Problem details
Render the items below as a JSON list of strings, with one string for each line and no entries for blank lines.

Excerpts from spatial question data
++++++++++++++++++++
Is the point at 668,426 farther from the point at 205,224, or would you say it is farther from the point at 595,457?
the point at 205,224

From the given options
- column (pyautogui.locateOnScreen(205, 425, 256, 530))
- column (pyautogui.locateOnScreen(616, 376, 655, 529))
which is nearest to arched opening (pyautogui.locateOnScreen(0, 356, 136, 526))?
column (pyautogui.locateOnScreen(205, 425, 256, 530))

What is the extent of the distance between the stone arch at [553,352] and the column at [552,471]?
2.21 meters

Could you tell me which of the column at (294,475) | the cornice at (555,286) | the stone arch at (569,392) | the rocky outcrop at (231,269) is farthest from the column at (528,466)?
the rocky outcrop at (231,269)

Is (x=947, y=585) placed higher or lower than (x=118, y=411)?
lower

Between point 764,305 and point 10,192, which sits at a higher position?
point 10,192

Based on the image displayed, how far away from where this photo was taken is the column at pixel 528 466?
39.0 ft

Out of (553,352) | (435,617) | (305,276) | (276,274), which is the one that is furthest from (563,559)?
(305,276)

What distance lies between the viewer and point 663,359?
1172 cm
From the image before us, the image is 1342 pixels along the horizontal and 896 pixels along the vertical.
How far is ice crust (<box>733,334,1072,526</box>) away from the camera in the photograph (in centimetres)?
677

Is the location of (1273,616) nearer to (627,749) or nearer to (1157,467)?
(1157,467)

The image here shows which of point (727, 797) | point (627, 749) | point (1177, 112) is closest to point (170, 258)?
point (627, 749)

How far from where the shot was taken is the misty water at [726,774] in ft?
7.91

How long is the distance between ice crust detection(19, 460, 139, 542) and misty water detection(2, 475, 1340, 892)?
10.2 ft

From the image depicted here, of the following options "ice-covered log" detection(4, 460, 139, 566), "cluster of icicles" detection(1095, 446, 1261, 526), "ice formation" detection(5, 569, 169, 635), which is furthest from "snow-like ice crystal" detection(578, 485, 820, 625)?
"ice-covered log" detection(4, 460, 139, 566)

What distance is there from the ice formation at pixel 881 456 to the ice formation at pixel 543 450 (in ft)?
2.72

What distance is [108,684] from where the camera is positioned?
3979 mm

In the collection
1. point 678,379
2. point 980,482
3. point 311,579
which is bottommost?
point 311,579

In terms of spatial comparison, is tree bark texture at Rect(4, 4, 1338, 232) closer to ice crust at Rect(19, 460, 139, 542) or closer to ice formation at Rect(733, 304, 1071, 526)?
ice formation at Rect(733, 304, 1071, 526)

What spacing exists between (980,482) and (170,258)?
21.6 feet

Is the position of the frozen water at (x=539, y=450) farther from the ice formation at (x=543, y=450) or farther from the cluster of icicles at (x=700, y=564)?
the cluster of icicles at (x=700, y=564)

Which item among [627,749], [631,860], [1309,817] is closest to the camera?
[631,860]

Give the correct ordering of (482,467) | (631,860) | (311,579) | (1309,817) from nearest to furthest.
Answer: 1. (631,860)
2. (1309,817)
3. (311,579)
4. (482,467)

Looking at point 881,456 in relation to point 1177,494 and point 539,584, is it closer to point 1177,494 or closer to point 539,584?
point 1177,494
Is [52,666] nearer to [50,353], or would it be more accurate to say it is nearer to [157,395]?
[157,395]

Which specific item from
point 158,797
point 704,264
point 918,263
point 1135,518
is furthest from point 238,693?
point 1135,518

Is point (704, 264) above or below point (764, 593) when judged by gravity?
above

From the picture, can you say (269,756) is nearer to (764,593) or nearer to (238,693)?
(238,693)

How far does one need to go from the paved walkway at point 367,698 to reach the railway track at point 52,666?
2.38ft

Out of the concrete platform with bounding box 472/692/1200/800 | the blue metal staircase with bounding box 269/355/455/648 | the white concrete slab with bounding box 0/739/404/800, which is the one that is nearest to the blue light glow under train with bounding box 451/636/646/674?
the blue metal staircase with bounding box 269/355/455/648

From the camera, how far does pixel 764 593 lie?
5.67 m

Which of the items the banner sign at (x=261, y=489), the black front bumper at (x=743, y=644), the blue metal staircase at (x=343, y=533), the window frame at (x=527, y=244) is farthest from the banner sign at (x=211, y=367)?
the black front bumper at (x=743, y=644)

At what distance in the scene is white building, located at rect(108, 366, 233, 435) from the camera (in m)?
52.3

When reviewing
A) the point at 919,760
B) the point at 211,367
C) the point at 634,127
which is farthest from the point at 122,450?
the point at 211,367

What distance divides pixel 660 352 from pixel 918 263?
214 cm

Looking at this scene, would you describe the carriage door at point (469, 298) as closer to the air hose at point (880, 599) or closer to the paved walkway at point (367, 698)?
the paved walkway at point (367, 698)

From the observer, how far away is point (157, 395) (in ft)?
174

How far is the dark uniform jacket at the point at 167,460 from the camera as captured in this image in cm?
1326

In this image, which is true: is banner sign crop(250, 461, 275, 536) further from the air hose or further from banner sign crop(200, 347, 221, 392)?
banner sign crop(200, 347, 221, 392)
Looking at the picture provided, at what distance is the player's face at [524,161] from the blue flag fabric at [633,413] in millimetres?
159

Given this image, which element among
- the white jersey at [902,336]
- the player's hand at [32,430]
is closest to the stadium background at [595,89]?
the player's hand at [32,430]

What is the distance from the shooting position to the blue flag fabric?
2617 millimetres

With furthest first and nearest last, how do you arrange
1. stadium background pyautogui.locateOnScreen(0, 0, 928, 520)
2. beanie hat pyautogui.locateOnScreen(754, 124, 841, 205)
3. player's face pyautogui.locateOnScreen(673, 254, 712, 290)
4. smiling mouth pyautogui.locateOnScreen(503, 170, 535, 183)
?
++++++++++++++++++++
Exercise result
[
  "Is the point at 668,426 farther from the point at 205,224, or would you say it is farther from the point at 595,457?",
  "the point at 205,224",
  "From the given options",
  "- column (pyautogui.locateOnScreen(205, 425, 256, 530))",
  "- column (pyautogui.locateOnScreen(616, 376, 655, 529))",
  "which is nearest to arched opening (pyautogui.locateOnScreen(0, 356, 136, 526))?",
  "column (pyautogui.locateOnScreen(205, 425, 256, 530))",
  "What is the extent of the distance between the stone arch at [553,352] and the column at [552,471]?",
  "2.21 meters",
  "Could you tell me which of the column at (294,475) | the cornice at (555,286) | the stone arch at (569,392) | the rocky outcrop at (231,269) is farthest from the column at (528,466)?",
  "the rocky outcrop at (231,269)",
  "Is (x=947, y=585) placed higher or lower than (x=118, y=411)?",
  "lower",
  "Between point 764,305 and point 10,192, which sits at a higher position?",
  "point 10,192",
  "Based on the image displayed, how far away from where this photo was taken is the column at pixel 528 466?",
  "39.0 ft",
  "Out of (553,352) | (435,617) | (305,276) | (276,274), which is the one that is furthest from (563,559)?",
  "(305,276)",
  "What distance lies between the viewer and point 663,359?",
  "1172 cm",
  "From the image before us, the image is 1342 pixels along the horizontal and 896 pixels along the vertical.",
  "How far is ice crust (<box>733,334,1072,526</box>) away from the camera in the photograph (in centimetres)?",
  "677",
  "Is the location of (1273,616) nearer to (627,749) or nearer to (1157,467)?",
  "(1157,467)",
  "The image here shows which of point (727, 797) | point (627, 749) | point (1177, 112) is closest to point (170, 258)?",
  "point (627, 749)",
  "How far from where the shot was taken is the misty water at [726,774] in ft?",
  "7.91",
  "How long is the distance between ice crust detection(19, 460, 139, 542) and misty water detection(2, 475, 1340, 892)?",
  "10.2 ft",
  "From the image depicted here, of the following options \"ice-covered log\" detection(4, 460, 139, 566), \"cluster of icicles\" detection(1095, 446, 1261, 526), \"ice formation\" detection(5, 569, 169, 635), which is furthest from \"snow-like ice crystal\" detection(578, 485, 820, 625)?",
  "\"ice-covered log\" detection(4, 460, 139, 566)",
  "What distance is there from the ice formation at pixel 881 456 to the ice formation at pixel 543 450 (in ft)?",
  "2.72",
  "What distance is [108,684] from where the camera is positioned?",
  "3979 mm",
  "In the collection",
  "1. point 678,379",
  "2. point 980,482",
  "3. point 311,579",
  "which is bottommost?",
  "point 311,579",
  "In terms of spatial comparison, is tree bark texture at Rect(4, 4, 1338, 232) closer to ice crust at Rect(19, 460, 139, 542) or closer to ice formation at Rect(733, 304, 1071, 526)?",
  "ice formation at Rect(733, 304, 1071, 526)",
  "What spacing exists between (980,482) and (170,258)?",
  "21.6 feet",
  "Is the position of the frozen water at (x=539, y=450) farther from the ice formation at (x=543, y=450) or farther from the cluster of icicles at (x=700, y=564)?",
  "the cluster of icicles at (x=700, y=564)",
  "Which item among [627,749], [631,860], [1309,817] is closest to the camera?",
  "[631,860]",
  "Give the correct ordering of (482,467) | (631,860) | (311,579) | (1309,817) from nearest to furthest.",
  "Answer: 1. (631,860)",
  "2. (1309,817)",
  "3. (311,579)",
  "4. (482,467)",
  "Looking at point 881,456 in relation to point 1177,494 and point 539,584, is it closer to point 1177,494 or closer to point 539,584?",
  "point 1177,494",
  "Is [52,666] nearer to [50,353], or would it be more accurate to say it is nearer to [157,395]?",
  "[157,395]",
  "Which specific item from",
  "point 158,797",
  "point 704,264",
  "point 918,263",
  "point 1135,518",
  "is furthest from point 238,693?",
  "point 1135,518",
  "Is point (704, 264) above or below point (764, 593) when judged by gravity?",
  "above",
  "From the picture, can you say (269,756) is nearer to (764,593) or nearer to (238,693)?",
  "(238,693)",
  "How far does one need to go from the paved walkway at point 367,698 to reach the railway track at point 52,666?",
  "2.38ft",
  "Out of the concrete platform with bounding box 472/692/1200/800 | the blue metal staircase with bounding box 269/355/455/648 | the white concrete slab with bounding box 0/739/404/800, which is the one that is nearest to the blue light glow under train with bounding box 451/636/646/674?",
  "the blue metal staircase with bounding box 269/355/455/648",
  "From the camera, how far does pixel 764 593 lie?",
  "5.67 m",
  "Which of the items the banner sign at (x=261, y=489), the black front bumper at (x=743, y=644), the blue metal staircase at (x=343, y=533), the window frame at (x=527, y=244) is farthest from the banner sign at (x=211, y=367)?",
  "the black front bumper at (x=743, y=644)",
  "At what distance in the scene is white building, located at rect(108, 366, 233, 435) from the camera (in m)?",
  "52.3",
  "When reviewing",
  "A) the point at 919,760",
  "B) the point at 211,367",
  "C) the point at 634,127",
  "which is farthest from the point at 122,450?",
  "the point at 211,367",
  "What distance divides pixel 660 352 from pixel 918 263?",
  "214 cm",
  "Looking at this scene, would you describe the carriage door at point (469, 298) as closer to the air hose at point (880, 599) or closer to the paved walkway at point (367, 698)?",
  "the paved walkway at point (367, 698)",
  "From the observer, how far away is point (157, 395) (in ft)?",
  "174",
  "How far is the dark uniform jacket at the point at 167,460 from the camera as captured in this image in cm?",
  "1326",
  "In this image, which is true: is banner sign crop(250, 461, 275, 536) further from the air hose or further from banner sign crop(200, 347, 221, 392)?",
  "banner sign crop(200, 347, 221, 392)",
  "Looking at the picture provided, at what distance is the player's face at [524,161] from the blue flag fabric at [633,413] in millimetres?",
  "159",
  "Given this image, which element among",
  "- the white jersey at [902,336]",
  "- the player's hand at [32,430]",
  "is closest to the stadium background at [595,89]?",
  "the player's hand at [32,430]",
  "What is the distance from the shooting position to the blue flag fabric?",
  "2617 millimetres",
  "With furthest first and nearest last, how do you arrange",
  "1. stadium background pyautogui.locateOnScreen(0, 0, 928, 520)",
  "2. beanie hat pyautogui.locateOnScreen(754, 124, 841, 205)",
  "3. player's face pyautogui.locateOnScreen(673, 254, 712, 290)",
  "4. smiling mouth pyautogui.locateOnScreen(503, 170, 535, 183)",
  "?"
]